Onkyo TX-SR606
- Manufacturer: Onkyo
- Product family: TX-SR
- Type: AV receiver
- Released: 2008
- Dimensions: 435 x 174.5 x 375 mm
- Weight: Approx. 11 kg (25 lbs)
- Predecessor: TX-SR605
- Successor: TX-SR607

= Onkyo TX-SR606 =

The Onkyo TX-SR606 is Onkyo's AV receiver released in 2008. It is the successor to Onkyo TX-SR605 (2007). It was succeeded by Onkyo TX-SR607 (2009).

==Features==
Compared to the TX-SR605, new features introduced are 1080i upscaling, two more HDMI ports (for a total of four), and dynamic equalization (EQ) technology.

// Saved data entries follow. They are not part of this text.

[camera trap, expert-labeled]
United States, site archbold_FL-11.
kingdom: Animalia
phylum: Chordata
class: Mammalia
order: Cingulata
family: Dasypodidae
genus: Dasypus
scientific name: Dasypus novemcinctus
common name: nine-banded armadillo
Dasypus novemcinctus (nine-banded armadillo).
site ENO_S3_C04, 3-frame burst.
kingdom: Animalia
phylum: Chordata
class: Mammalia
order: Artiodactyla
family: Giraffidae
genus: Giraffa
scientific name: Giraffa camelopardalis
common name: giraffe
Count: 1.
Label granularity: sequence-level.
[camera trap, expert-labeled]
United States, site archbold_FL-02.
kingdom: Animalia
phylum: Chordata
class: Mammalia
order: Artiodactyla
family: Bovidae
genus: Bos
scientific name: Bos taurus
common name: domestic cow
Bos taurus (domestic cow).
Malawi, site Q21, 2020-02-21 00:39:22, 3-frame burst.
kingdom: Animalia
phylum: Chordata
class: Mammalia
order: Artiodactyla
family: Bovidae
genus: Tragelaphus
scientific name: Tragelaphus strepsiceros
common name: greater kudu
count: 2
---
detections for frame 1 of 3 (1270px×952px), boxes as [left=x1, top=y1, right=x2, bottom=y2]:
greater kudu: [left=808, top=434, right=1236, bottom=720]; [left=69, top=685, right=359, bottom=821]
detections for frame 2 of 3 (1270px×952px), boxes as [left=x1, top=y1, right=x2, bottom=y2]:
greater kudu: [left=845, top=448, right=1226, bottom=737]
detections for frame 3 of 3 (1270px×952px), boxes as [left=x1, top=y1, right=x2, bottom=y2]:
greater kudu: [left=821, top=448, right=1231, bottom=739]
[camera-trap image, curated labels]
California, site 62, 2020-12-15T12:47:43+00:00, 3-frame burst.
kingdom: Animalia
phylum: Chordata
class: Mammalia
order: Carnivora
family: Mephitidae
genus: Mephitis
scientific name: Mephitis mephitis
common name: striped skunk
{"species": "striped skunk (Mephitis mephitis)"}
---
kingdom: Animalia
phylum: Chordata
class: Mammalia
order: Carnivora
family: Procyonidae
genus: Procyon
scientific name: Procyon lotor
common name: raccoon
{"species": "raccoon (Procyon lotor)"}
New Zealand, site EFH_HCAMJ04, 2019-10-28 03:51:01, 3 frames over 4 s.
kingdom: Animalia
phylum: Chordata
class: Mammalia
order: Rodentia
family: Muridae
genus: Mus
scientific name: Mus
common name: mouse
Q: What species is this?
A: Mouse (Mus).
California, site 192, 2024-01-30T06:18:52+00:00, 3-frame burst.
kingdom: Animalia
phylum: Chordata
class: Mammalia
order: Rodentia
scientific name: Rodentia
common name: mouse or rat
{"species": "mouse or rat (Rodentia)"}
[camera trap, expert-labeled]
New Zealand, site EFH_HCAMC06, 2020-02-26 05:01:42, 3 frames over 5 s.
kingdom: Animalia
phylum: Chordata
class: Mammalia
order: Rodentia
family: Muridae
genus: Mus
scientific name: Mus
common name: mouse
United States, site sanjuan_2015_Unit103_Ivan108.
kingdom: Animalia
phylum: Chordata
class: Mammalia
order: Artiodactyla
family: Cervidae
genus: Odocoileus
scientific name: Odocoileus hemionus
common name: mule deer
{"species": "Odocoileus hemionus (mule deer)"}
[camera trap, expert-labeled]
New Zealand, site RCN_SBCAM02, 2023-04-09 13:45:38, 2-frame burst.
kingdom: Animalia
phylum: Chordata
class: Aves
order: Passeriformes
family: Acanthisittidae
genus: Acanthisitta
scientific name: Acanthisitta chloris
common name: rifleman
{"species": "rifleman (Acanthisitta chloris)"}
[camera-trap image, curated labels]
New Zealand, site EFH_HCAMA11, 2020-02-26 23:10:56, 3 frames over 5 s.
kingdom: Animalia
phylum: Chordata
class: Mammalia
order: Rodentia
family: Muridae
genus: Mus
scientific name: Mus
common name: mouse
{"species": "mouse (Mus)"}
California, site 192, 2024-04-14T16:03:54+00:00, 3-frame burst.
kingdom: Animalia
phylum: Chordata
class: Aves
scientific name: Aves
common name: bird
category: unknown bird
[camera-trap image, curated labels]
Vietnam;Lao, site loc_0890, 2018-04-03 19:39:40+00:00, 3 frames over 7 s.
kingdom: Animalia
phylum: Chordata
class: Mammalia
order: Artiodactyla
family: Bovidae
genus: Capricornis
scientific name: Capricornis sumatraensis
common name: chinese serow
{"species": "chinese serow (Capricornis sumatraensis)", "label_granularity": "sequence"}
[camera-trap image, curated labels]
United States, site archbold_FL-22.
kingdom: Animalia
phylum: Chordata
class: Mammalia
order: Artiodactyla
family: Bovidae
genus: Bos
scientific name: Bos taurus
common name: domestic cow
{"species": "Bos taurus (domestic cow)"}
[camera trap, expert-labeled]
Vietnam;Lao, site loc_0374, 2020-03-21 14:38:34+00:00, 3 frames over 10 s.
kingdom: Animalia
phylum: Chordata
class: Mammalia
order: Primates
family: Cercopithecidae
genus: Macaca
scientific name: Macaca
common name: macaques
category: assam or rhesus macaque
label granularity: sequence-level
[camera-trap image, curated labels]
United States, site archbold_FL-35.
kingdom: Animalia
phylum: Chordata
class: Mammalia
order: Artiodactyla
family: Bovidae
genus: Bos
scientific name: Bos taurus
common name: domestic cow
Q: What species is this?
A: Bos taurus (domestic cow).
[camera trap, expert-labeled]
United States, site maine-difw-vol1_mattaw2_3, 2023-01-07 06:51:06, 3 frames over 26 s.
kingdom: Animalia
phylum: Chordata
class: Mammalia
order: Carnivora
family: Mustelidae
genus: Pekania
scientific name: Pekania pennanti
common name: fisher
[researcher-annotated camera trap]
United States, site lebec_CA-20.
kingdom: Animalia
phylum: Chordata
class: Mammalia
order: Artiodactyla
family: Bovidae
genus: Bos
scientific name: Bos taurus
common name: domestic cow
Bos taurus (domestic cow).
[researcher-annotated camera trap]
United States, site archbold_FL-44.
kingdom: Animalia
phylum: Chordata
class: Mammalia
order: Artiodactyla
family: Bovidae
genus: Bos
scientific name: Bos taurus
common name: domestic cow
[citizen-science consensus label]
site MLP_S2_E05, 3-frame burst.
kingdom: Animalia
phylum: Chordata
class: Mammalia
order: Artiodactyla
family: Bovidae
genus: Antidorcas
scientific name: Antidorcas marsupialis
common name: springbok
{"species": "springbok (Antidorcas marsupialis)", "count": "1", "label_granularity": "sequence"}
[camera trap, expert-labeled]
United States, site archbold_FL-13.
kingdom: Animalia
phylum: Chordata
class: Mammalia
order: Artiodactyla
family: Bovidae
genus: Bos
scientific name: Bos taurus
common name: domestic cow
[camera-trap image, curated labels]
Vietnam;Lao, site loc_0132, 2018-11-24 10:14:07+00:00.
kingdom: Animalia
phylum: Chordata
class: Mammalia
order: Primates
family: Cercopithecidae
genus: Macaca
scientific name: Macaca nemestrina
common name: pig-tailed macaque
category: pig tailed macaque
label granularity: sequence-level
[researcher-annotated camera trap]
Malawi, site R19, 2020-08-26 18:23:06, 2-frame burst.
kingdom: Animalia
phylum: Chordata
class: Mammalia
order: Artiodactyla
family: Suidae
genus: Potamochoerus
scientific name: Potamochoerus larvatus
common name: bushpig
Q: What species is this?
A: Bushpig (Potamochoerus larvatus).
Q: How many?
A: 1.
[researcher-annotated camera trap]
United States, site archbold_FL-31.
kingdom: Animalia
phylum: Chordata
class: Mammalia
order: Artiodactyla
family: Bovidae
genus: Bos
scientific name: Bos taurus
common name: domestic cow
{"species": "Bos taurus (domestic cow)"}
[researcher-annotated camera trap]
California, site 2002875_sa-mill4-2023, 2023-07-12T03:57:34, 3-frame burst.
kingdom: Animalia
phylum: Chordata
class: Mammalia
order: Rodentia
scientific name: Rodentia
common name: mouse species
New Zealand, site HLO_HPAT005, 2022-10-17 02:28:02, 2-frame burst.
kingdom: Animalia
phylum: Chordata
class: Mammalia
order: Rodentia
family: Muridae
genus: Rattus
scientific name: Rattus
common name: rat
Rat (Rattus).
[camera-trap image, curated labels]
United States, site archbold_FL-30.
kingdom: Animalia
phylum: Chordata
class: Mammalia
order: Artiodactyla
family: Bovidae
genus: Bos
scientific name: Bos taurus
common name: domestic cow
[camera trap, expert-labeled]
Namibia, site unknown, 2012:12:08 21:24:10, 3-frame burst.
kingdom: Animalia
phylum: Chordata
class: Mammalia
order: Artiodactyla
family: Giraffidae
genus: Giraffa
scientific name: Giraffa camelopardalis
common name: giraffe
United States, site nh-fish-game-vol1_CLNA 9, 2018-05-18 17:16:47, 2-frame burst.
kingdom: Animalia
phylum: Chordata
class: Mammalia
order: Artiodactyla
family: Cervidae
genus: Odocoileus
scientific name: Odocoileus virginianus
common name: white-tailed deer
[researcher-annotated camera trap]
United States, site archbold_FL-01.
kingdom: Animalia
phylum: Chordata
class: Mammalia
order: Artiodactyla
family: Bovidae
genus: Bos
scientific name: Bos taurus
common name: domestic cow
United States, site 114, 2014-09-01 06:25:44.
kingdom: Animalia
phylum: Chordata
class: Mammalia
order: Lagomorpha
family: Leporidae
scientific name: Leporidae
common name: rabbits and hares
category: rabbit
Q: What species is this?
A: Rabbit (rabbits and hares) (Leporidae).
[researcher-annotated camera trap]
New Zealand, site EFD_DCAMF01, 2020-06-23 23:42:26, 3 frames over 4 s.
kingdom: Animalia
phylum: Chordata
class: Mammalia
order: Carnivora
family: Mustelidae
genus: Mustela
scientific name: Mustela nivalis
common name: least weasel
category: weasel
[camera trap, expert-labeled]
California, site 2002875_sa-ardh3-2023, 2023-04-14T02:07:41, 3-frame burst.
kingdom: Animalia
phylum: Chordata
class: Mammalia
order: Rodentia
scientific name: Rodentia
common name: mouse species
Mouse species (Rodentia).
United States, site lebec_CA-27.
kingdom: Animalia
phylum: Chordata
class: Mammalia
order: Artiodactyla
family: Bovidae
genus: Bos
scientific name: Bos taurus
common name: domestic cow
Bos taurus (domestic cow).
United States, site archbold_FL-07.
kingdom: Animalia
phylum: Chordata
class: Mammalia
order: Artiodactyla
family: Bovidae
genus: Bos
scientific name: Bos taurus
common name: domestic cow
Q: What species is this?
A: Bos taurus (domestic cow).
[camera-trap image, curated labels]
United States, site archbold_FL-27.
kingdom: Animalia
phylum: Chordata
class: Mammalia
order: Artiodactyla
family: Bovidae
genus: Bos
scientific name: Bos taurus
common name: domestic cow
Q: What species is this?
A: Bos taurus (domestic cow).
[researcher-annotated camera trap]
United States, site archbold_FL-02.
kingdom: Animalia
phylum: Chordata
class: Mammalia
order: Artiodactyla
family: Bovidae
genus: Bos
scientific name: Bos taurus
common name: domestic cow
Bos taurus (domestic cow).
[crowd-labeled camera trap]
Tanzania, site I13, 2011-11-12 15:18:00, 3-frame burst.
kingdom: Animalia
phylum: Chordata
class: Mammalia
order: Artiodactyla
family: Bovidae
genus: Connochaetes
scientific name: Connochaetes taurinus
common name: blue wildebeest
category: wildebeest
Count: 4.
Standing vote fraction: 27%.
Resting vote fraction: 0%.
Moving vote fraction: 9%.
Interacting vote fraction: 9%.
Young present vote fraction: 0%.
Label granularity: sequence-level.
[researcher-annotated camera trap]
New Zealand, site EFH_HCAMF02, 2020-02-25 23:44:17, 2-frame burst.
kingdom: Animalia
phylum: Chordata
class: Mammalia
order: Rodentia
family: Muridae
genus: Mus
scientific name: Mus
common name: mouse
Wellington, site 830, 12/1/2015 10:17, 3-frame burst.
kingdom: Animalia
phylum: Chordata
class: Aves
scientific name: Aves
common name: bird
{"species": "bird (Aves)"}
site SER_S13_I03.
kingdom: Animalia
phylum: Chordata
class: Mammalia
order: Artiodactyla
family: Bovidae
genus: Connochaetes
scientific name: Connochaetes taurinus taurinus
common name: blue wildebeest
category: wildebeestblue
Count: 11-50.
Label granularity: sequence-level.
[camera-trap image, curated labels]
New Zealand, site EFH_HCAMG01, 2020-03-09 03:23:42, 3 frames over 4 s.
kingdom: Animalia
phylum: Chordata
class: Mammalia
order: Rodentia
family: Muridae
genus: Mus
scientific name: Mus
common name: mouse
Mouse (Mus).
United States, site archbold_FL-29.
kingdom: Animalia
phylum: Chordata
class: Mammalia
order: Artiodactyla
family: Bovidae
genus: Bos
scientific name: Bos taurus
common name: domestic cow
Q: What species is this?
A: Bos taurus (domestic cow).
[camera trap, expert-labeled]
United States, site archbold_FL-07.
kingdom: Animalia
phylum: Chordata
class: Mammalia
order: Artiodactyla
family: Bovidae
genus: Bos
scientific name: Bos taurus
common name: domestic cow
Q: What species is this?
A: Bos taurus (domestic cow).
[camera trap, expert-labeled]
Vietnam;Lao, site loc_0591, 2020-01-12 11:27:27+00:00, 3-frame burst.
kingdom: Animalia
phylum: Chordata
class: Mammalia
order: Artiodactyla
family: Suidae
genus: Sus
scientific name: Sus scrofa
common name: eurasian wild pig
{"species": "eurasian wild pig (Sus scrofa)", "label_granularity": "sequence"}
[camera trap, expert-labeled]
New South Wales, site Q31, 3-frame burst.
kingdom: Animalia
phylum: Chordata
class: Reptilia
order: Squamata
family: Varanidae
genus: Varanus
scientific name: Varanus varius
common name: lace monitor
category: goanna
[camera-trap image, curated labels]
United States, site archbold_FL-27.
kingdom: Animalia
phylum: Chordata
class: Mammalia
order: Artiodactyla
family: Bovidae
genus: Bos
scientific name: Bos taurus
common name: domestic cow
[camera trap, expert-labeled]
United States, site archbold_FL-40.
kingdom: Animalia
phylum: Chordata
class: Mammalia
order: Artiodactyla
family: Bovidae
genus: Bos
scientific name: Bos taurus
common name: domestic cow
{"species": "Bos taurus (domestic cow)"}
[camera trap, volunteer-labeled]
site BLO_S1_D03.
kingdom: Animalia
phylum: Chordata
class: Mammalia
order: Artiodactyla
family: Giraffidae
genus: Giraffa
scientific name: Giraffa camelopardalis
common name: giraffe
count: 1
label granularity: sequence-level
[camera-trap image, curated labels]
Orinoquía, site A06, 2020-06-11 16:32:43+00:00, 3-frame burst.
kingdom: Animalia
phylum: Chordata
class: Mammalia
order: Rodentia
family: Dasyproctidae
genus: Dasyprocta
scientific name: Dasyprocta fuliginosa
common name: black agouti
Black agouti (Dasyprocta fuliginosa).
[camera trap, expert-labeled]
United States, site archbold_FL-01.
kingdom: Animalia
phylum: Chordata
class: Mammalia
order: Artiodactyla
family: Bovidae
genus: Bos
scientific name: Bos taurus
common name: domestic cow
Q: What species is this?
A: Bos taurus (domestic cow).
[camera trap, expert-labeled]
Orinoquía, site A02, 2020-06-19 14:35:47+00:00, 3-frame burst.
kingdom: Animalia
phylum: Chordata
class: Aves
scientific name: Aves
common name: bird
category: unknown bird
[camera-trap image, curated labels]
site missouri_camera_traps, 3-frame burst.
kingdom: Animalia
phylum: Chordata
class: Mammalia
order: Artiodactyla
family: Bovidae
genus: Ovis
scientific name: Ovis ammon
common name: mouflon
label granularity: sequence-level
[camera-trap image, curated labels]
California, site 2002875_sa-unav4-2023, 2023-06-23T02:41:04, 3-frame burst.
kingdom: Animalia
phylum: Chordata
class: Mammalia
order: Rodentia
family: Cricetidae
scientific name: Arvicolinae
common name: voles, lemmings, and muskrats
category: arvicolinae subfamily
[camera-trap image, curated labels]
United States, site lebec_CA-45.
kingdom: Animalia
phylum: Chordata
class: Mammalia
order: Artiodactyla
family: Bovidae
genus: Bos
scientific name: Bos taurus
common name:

The remote is redesigned and includes HDMI CEC.

==Reception==
Home Cinema Choice called the TX-SR606 "a superb entry-level receiver". What Hi-Fi? gave a positive review but said that "the Yamaha DSP-AX763 is the more mature, accomplished all-round listen." CNET wrote: "The Onkyo TX-SR606 offers tons of functionality for the price, but subpar video processing and improved competition means it's less of a standout receiver than last year's version." Sound & Vision said that in terms of performance, the TX-SR606 rivals much higher priced competitors.